We both liked chicken-fried steak so much we were content to eat it in silence and then watch Ed Sullivan.
My question didn’t matter anymore, it slipped right through the colander.
Now, in my bottom dresser drawer, next to your letters all bundled up, you will find something embarrassing.
It is an empty Mrs. Butterworth and an empty honey container in the shape of a bear.
Terrence and I were having breakfast one day and the honey and the syrup were on the table, and I started talking like I was Mrs. Butterworth and Terrence started talking like he was Mr. Bear.
And do you know we said things that we never would have said otherwise, fanciful things, funny things, things I’d just flat out call dear.
And seemed like we needed those props to say those things, so I washed out the containers and whenever I needed a special talk with Terrence, why, I’d haul them out.
I’d put on my Mrs. Butterworth voice and say, “Dear?” And here would come his gruff bear voice saying, “What is it, my little plumpling?” It was just silly stuff, Ruthie, the kind of thing that we’d never want to admit we did, but we relished our play time, seems like people might never outgrow that need for play to lift them up and away for a bit.
After Terrence died, I came home to an empty house that was changed forevermore, the air so heavy around me it was like a coat.
And I took off my black hat and my black shoes and I started to take off my black dress but then I kept it on.
I went to the dresser drawer and knelt before it, and I pulled out Mrs. Butterworth and Mr. Bear.
And then I asked Mr. Bear where he was and there was a long silence, of course.
But just when I was going to put the things away, there came a touch to my cheek, I believe it was real, Ruthie, a touch to my cheek, and I felt the promise in it that I would be with him again.
And when I took off my black dress and put it on the hanger, it slid off and onto the floor. Terrence never did like me in black.
Oh, here’s something that might surprise you, Ruthie.
I got brass knuckles in my nightstand. I got them after I started living alone.

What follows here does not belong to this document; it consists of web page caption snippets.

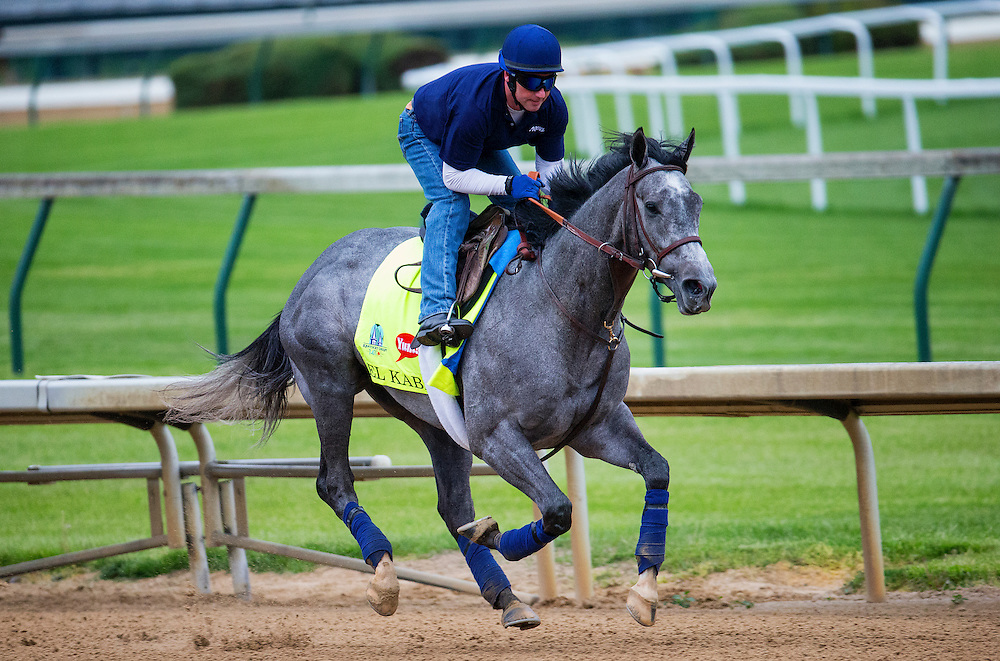 April 30, 2015: El Kabeir gallops in preparation for the Kentucky Derby at Churchill Downs Louisville Ky. Alex Evers/ESW/CSM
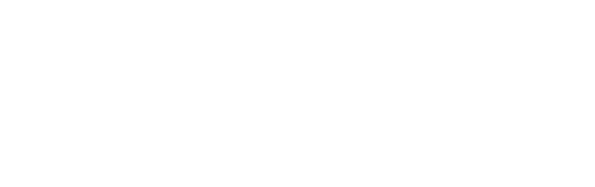 LOGO AEI IS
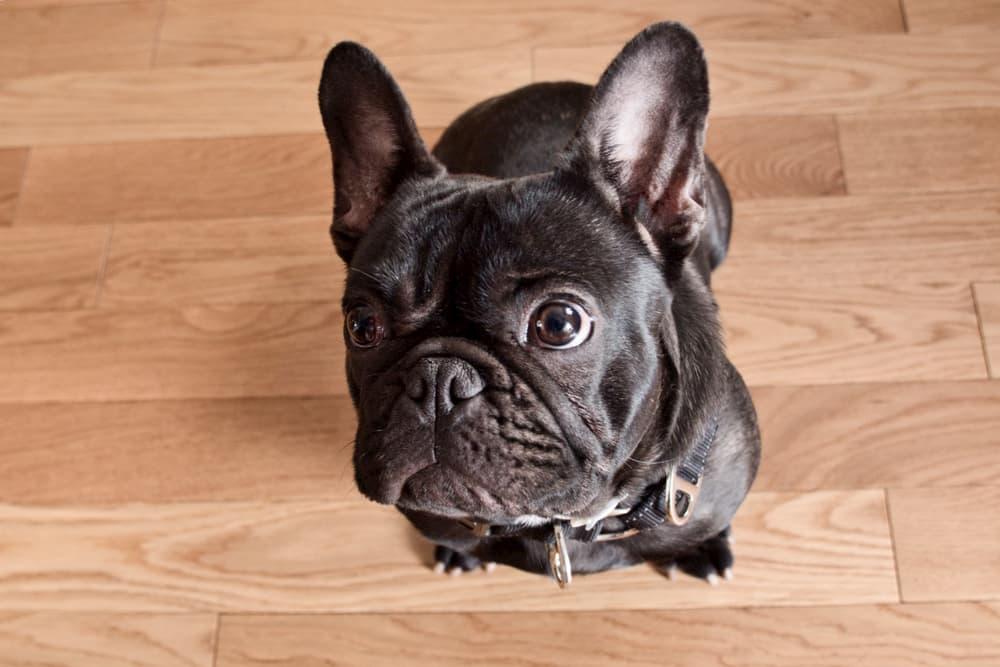 Bulldog sitting on hardwood floor looking sad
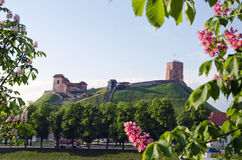 Vilnius symbol - historical castle and tower of Gediminas in spring, Lithuania. Oldest Vilnius symbol - historical castle and tower of Gediminas in spring royalty free stock photography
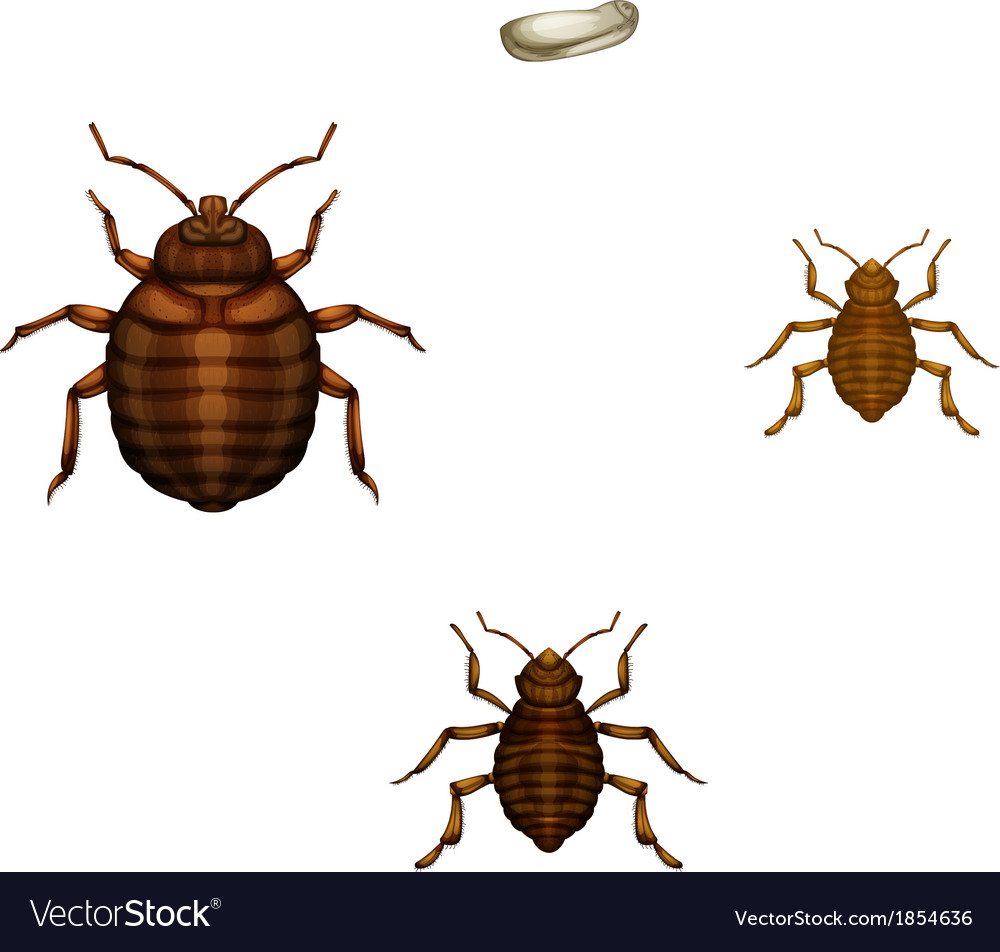Bed bug life cycle vector | Price: 1 Credit (USD $1)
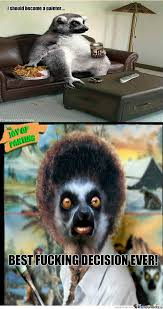 Lemur Meme - lemur memes best collection of funny lemur pictures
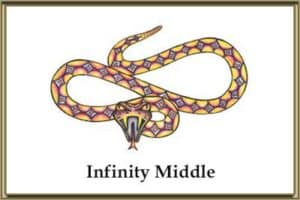 Infinity Middle School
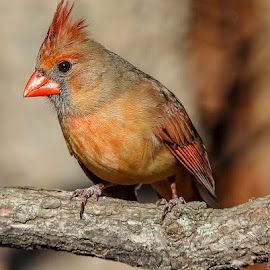 Mrs. Cardinal by Mike Craig - Animals Birds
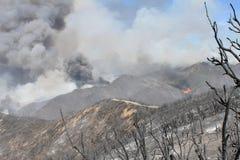 Makthusbranden ~ 2013 ~ enormt putsar av rök Arkivbild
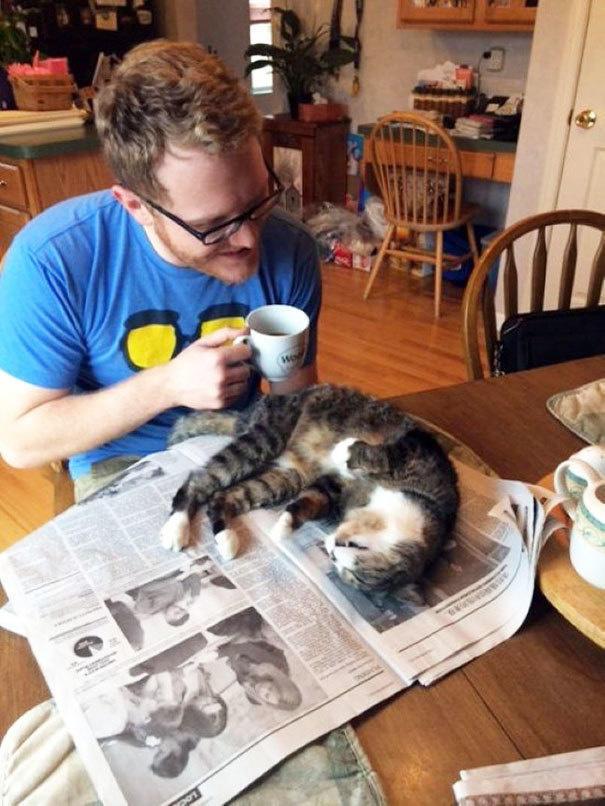 diaforetiko.gr : lifebuzz 16d7ef5745ae838aa787c639870488cc limit 2000 25 Αγενείς γάτες που δεν νοιάζονται αν είσαι απασχολημένος ή όχι…Η νο19 έχει ξεφύγει εντελώς!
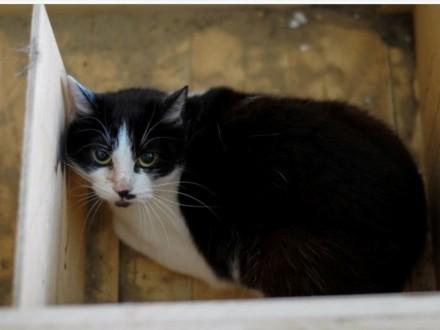 OLSZTYN: Anastazja  przerażona koteczka FeLV+  szuka dobrego domu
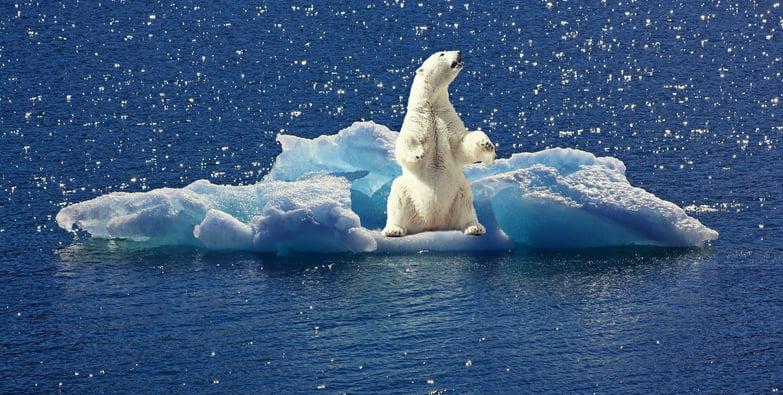 As três maiores ameaças aos Oceanos, imagem de urso polar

I figured the bad man would break in and I would hold them up and say, Don’t make me use these.
And he would bust out laughing so hard he would lose his menace and maybe I’d fix him some coffee and tell him to mend his ways. And maybe he would.
There’s a footprint in concrete round back by the cellar door that I want to call your attention to.
Terrence stepped in wet concrete by mistake and didn’t he have a fit, seeing as how he messed up the job someone had just finished.
Finished and warned us not to step in. But here came Terrence out to inspect the man’s work right after he left.
A man may not know a single thing about how to do something, but when a skilled workman does it for him, why, here he will come to inspect it afterward.
Well, Terrence was bending over to have a good look and he slipped on wet grass and there was his footprint smack dab in the slab.
We thought about calling the man back to fix it, but it would have cost too much so I said let’s just call it a happy accident, there you will be long after you’re gone.
Those were the days neither of us believed we would ever be gone, not really.
But there’s that Terrence footprint. After he died, I would sometimes lay flowers in it.
And I would see him all over again with his foot slid in the concrete, flustered and angry but laughing, too.
His hands on his hips, staring over at me in his “Dang it!” way.
Let’s see what else. On a table in my living room is a pretty blue bowl and in it are little rocks that you presented me with one day saying they were magic beans.
Go ahead and wish on them, you said, and I did.
Not only then, but most every day, it made me feel good.
On the same table, there’s a note in a frame where the print has faded so you can hardly read it but it says, “Roses are red, violets aren’t green, being with you is like living a dream.
” That was from Terrence on our first Valentine’s Day together as a married couple and I just felt like it ought to be framed.